Syria: Arab League suspension threat illegal

Al Jazeera reports: Syria’s foreign minister has condemned the Arab League’s threat to suspend the country over its crackdown on protests, saying the move would be “illegal” and a “dangerous step”.

“The suspension of the Arab League membership is illegal,” Walid al-Muallem told a press conference in Damascus on Monday.

Al-Muallem also criticised the Cairo-based regional bloc’s relations with the United States, calling the US an “unofficial member” of the league.

“The Arab League said it worked for stopping the violence in Syria and said the US is not a member of the Arab League… but they are an unofficial member,” he said.

Al-Muallem added that he was confident Russia and China, who have rejected calls for tougher international action against Damascus, would not change their stance on Syria at the UN Security Council.

The foreign minister also apologised for attacks on foreign diplomatic missions over the weekend. Government supporters raided the Qatari and Saudi embassies in Damascus on Saturday night. On Sunday, the Turkish embassy and consulates were attacked.

The New York Times reports: Turkey sent planes to evacuate its diplomats’ families from Syria on Sunday after a night of attacks on foreign embassies in Damascus, the capital. The events seemed sure to deepen Syria’s most pronounced isolation of the four decades of Assad family rule.

Several thousand Syrians attacked the embassies and consulates of Turkey, Qatar, Saudi Arabia and France on Saturday evening, shortly after the Arab League announced its surprising decision to suspend Syria’s membership for failing to end the bloody crackdown on antigovernment protesters.

Turkey’s evacuation, and denunciations of the attacks by other countries, set the stage for a tumultuous week in the uprising against the government of President Bashar al-Assad, which began in March.

The Arab League has invited Syrian opposition figures to Cairo on Tuesday in what seems to be a bid to close the ranks of an unwieldy group. If Syria does not relent in its crackdown, which the United Nations says has killed more than 3,500 people, the suspension will take effect on Wednesday.

The Los Angeles Times notes the growing influence of Qatar which currently chairs the Arab League.

Little Qatar, far away in the Persian Gulf, doesn’t have the physical or military presence of Turkey. But it does have outsized ambitions, diplomatic dexterity, extreme wealth — and the populist force of its Al Jazeera network. Qatar stoked the early days of the Arab Spring and became a leading and sometimes controversial voice for government change in Libya, a role it has now assumed in Syria.

The emirate’s leaders have keenly understood — and certainly benefited from — the changing dynamics reshaping an Arab world unbound from autocrats and suppression.

Qatar is capitalizing on, and Assad is in danger of succumbing to, the most transformative moment in the region since the doomed specter of pan-Arabism of the 1960s.

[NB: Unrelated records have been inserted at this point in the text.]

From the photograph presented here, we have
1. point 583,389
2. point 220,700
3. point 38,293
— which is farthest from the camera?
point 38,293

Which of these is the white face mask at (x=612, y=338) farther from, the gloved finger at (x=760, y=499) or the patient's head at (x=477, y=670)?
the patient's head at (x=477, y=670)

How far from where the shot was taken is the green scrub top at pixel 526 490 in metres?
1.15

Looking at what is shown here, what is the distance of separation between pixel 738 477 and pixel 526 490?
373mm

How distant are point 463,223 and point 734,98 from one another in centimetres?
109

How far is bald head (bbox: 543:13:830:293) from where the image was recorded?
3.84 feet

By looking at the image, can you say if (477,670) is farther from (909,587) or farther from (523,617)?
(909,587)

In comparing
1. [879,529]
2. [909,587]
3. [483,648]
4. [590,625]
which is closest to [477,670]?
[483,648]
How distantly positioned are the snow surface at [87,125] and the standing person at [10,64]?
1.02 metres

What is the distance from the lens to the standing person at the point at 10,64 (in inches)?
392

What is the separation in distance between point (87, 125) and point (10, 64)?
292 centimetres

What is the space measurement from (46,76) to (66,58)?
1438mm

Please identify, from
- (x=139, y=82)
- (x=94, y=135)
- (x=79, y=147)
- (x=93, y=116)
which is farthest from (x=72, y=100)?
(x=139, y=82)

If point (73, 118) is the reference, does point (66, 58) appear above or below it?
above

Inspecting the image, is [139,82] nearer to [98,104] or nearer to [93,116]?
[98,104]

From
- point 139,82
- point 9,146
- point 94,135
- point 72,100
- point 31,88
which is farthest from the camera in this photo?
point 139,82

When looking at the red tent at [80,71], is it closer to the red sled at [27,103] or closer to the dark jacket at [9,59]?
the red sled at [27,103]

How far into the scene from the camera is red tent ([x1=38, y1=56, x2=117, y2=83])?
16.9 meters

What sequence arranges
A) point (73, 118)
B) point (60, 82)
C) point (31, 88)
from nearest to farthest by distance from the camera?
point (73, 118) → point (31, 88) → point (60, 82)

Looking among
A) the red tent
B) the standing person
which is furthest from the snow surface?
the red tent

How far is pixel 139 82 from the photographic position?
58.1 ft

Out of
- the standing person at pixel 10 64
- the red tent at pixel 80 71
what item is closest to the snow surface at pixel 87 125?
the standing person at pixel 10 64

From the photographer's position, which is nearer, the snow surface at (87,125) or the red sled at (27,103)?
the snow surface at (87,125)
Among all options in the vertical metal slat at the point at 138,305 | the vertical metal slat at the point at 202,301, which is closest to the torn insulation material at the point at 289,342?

The powers that made up the core of that world have steadily diminished over the years while the oil nations of the Persian Gulf have assumed larger roles in diplomacy, finance and media.

In some respects, Qatar’s influence is eclipsing even that of traditional powers, such as Saudi Arabia and Egypt. Riyadh has been accused of hypocrisy in its vociferous support for dissidents in Syria while simultaneously helping to crush protests in neighboring Bahrain. Egypt, meanwhile, is consumed with its own political turmoil in the wake of President Hosni Mubarak’s ouster.

Qatar’s ambitions are often larger than regional conflicts and dalliances. To the envy of its neighbors, Doha won the bid to host the 2022 World Cup soccer championship, based partly on an audacious promise to install high-tech air conditioning to cool stadiums during the sweltering gulf summer.

The emirate is adroit at playing all sides: It is home to a U.S. military base, yet it keeps close to the passions of the Arab street through Al Jazeera and maintains cordial relations with Iran, the regional giant just across the gulf.